What a credit these young people are to their families. How lucky we are in Kirklees to have such dedicated conductors, accompanists and willing volunteers who enable these children to attain such musical excellence.

Not to forget the substantial sum they will have raised for a local charity.

Jenny Lockwood


Ticket question

NOT all passengers on trains arriving in Huddersfield are fare dodgers.

Northern Trains bring passengers from stations with no ticket offices. Tickets have to be obtained from the conductor/guard.

Most trains are overcrowded and the onboard staff have no time between stations to issue tickets to all passengers.

All First Trans-Pennine stations have ticket offices so they do not have this problem.

I can remember when ticket offices were closed extra staff manned the trains to help collect fares and issue tickets.

I hope when these barriers are erected, Revenue Protection Staff are there to issue tickets and not arrest innocent passengers!



Money on tap?

IN REPLY to Clr Nigel Patrick I totally agree with him.

There is enough communication without spending thousands on iPads. This is just a complete waste of money.

I live in a council bungalow being a pensioner can I get a new sink for the kitchen? No. I did ask why and they said they haven’t got enough money?

Now a sink wouldn’t cost as much as an iPad or am I grumbling too much?

A friend of mine asked for a cupboard for her kitchen and again was told no because they can’t afford one!

So all the councillors that did accept an expensive iPad think about me and my friend that didn’t get a new sink or cupboard for Christmas. Enjoy.

Have a lovely Christmas everybody

Mrs P Pickering

Denby Dale

Backing the Thandis

AS a writer stated in the Mailbag (December 6), give the Thandi brothers a break.
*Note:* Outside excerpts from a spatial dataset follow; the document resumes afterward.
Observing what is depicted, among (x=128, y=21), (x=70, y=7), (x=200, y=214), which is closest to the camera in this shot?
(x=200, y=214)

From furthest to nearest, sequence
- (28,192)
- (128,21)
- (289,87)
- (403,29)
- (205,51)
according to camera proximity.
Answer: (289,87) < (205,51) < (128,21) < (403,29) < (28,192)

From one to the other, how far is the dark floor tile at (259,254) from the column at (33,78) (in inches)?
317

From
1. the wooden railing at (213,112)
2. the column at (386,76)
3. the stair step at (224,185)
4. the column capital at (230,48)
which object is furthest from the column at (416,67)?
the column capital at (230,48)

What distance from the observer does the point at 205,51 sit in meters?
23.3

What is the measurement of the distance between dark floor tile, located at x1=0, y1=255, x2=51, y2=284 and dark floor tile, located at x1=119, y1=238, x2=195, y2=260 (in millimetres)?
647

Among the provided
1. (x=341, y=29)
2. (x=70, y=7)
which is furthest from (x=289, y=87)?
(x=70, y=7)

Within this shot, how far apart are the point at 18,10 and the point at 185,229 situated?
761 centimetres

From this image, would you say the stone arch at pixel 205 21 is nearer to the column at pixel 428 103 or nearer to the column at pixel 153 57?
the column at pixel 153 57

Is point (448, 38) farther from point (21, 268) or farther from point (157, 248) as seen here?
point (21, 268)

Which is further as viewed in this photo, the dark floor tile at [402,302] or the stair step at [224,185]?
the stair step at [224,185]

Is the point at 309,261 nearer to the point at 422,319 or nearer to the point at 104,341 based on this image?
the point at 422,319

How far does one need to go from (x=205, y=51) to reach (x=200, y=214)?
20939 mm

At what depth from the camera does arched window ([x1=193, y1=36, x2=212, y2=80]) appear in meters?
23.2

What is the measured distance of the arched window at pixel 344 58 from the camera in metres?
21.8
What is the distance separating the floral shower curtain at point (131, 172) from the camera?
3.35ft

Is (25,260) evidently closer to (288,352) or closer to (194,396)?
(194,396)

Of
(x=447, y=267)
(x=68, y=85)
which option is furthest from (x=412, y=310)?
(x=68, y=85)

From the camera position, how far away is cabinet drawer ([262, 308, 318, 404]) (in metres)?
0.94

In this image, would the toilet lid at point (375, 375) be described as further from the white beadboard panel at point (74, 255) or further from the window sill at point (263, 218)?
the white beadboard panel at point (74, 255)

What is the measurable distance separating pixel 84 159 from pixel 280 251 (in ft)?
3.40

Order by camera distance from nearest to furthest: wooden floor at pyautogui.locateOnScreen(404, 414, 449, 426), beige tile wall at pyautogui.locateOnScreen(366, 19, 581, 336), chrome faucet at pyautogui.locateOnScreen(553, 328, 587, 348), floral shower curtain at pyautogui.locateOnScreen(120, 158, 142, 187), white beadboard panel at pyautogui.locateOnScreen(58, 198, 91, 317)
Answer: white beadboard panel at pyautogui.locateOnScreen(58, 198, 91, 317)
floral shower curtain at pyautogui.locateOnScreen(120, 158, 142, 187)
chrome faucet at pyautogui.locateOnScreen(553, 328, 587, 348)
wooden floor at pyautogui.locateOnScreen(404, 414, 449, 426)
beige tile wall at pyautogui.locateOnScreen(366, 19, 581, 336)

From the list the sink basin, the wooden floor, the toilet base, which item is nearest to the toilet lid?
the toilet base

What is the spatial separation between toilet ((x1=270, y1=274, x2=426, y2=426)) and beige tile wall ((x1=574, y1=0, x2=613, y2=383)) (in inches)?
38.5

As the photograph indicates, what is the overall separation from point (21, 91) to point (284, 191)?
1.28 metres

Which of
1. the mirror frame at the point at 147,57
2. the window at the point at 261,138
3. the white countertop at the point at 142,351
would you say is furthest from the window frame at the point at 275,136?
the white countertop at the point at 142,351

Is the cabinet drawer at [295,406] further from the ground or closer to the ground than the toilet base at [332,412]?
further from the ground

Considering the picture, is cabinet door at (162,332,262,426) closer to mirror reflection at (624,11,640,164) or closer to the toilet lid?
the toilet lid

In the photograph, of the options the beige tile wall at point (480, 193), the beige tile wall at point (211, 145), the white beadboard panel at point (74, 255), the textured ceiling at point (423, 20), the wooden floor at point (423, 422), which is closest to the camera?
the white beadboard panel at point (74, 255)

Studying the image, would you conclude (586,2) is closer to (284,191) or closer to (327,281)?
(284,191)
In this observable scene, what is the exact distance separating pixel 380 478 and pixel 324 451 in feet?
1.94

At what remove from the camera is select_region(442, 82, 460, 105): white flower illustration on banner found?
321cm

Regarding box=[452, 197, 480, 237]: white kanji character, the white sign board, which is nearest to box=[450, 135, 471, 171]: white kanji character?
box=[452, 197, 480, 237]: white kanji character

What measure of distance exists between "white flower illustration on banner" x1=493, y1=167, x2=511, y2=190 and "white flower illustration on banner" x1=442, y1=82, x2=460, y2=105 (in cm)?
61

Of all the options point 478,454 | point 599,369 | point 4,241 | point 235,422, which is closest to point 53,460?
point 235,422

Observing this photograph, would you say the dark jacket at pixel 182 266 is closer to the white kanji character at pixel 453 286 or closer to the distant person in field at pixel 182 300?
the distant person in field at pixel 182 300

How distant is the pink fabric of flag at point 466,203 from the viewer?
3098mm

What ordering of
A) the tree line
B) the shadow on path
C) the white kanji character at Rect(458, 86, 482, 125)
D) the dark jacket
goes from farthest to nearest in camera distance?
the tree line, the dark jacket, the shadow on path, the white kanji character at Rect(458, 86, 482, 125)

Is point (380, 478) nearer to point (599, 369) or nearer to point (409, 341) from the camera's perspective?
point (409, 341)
All they want to do is re-create the hotel which was there well before the ‘iconic’ tower, in fact, almost 100 years before!

It seems that they can’t ‘do’ right for doing wrong.

They are wanting to re-create a business. Countries thrive on business and the creation of finance to pay wages, council tax, business tax, and the purchase of everything else needed for running such a concern.

I can see no viable reason for a further planning refusal, and a ‘greenbelt’ and ‘nature reserve’ argument, is an argument for the sake of it.

I hope they succeed this time, good luck to them.



Listen and look

THE incident at Beech Hill crossing was tragic, however following the call to close unmanned crossings, I think they are perfectly safe if used properly.

After all you wouldn’t cross the road without looking both ways.

Use the phone provided at the crossing to alert the signaller if there is a problem and act on his advice. Be safe, stop, look and listen.

Brian Lawrence


For the future

I AM a bit tired of people wingeing about Kirklees College.

It is built now and it is not for us older people, it is for the young people of tomorrow to study in.

I enjoy study, lots of older people do, but the provision for young students should be paramount and I hope that when the new building comes on stream it will be well used.